## [Extrait du texte]
════════════════════

Cour d'appel, 6 juin 2017, La SARL A c/ Monsieur m. MAS. et la SCI B
Abstract🔗
Responsabilité civile - Acquisition d'un bien immobilier - Création d'une SCI - Défendeur libéré de son offre d'achat - Achat du bien par la SCI - Perte de la commission due à l'agent immobilier - Faute (non)
Résumé🔗
L'acquéreur d'un bien immobilier, dont le comportement fautif a fait perdre sa commission à l'agent immobilier par l'entremise duquel il a visité le bien immobilier, doit, sur le fondement de la responsabilité délictuelle, réparation à cet agent immobilier du préjudice qu'il a subi. Cependant, en l'espèce aucune faute ne peut être retenue à l'encontre de l'acquéreur. Lors de la création de la SCI acquéreur du bien litigieux par le défendeur, celui-ci était libéré de l'offre d'achat ainsi que de l'engagement contenu dans le bon de commission. La constitution d'une société civile immobilière est une pratique courante et la circonstance que le défendeur n'en soit pas le gérant mais l'actionnaire majoritaire, apparaissant comme tel dans les statuts, ne rend pas davantage l'opération frauduleuse. L'achat par la SCI du bien immobilier en cause, près de quatre mois après l'expiration de l'engagement du défendeur, ne saurait être considéré comme fautif.

════════════════════

## [Lignes à traiter]
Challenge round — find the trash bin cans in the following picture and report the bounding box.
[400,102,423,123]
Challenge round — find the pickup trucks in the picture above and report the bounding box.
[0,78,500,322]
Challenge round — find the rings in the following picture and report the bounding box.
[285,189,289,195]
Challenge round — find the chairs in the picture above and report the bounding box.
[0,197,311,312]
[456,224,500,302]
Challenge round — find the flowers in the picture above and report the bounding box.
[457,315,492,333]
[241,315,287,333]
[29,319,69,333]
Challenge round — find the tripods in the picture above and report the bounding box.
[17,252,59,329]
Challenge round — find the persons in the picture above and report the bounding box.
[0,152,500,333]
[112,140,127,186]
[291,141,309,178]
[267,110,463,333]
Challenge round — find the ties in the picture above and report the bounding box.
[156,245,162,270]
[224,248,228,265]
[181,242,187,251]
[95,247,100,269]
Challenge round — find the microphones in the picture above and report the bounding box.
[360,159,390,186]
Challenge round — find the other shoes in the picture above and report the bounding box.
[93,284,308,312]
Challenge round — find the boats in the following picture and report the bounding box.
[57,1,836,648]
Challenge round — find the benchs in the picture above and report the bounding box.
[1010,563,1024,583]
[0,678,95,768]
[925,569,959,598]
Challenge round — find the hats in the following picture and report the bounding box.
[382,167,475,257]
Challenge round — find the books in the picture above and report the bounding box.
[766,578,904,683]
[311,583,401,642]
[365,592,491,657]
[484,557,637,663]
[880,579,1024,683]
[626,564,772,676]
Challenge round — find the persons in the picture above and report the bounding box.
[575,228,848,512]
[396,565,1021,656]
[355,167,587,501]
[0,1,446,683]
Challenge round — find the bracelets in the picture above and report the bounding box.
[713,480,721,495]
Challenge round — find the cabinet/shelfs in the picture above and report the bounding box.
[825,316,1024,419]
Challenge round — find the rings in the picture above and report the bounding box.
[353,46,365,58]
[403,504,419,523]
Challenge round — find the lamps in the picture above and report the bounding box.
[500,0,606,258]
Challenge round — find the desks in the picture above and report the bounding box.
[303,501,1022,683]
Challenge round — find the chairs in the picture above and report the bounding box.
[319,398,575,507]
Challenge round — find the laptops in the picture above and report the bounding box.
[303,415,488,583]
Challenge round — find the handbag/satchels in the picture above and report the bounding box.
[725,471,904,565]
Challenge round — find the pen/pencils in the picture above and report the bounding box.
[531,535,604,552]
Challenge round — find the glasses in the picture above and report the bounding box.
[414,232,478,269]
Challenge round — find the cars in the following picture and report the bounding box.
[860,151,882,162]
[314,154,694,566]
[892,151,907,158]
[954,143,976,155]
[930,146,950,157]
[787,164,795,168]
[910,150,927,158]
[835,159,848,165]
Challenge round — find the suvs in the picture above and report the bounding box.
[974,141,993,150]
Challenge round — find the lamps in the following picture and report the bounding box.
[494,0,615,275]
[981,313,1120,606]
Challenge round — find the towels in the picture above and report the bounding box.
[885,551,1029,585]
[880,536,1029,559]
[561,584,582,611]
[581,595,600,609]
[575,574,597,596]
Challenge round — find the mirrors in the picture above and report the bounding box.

════════════════════

## [Consignes]
1: Indiquez si chacune des affirmations suivantes concorde avec le résumé de l'arrêt, en répondant oui ou non et en citant les mots décisifs du résumé de l'arrêt. (a) La SCI a acheté le bien près de quatre mois après l'expiration de l'engagement du défendeur. (b) Le défendeur est le gérant de la SCI. (c) Une faute est retenue contre l'acquéreur.
2: Parmi les lignes, recopiez le passage qui va de la ligne contenant « Challenge round — find the cars » jusqu'à la dernière ligne incluse, en remplaçant « report » par « give » sans rien modifier d'autre.

## [Réponses attendues]
1:
(a) Oui : « L'achat par la SCI du bien immobilier en cause, près de quatre mois après l'expiration de l'engagement du défendeur, ne saurait être considéré comme fautif. »
(b) Non : « le défendeur n'en soit pas le gérant mais l'actionnaire majoritaire »
(c) Non : « en l'espèce aucune faute ne peut être retenue à l'encontre de l'acquéreur »

2:
Challenge round — find the cars in the following picture and give the bounding box.
[860,151,882,162]
[314,154,694,566]
[892,151,907,158]
[954,143,976,155]
[930,146,950,157]
[787,164,795,168]
[910,150,927,158]
[835,159,848,165]
Challenge round — find the suvs in the picture above and give the bounding box.
[974,141,993,150]
Challenge round — find the lamps in the following picture and give the bounding box.
[494,0,615,275]
[981,313,1120,606]
Challenge round — find the towels in the picture above and give the bounding box.
[885,551,1029,585]
[880,536,1029,559]
[561,584,582,611]
[581,595,600,609]
[575,574,597,596]
Challenge round — find the mirrors in the picture above and give the bounding box.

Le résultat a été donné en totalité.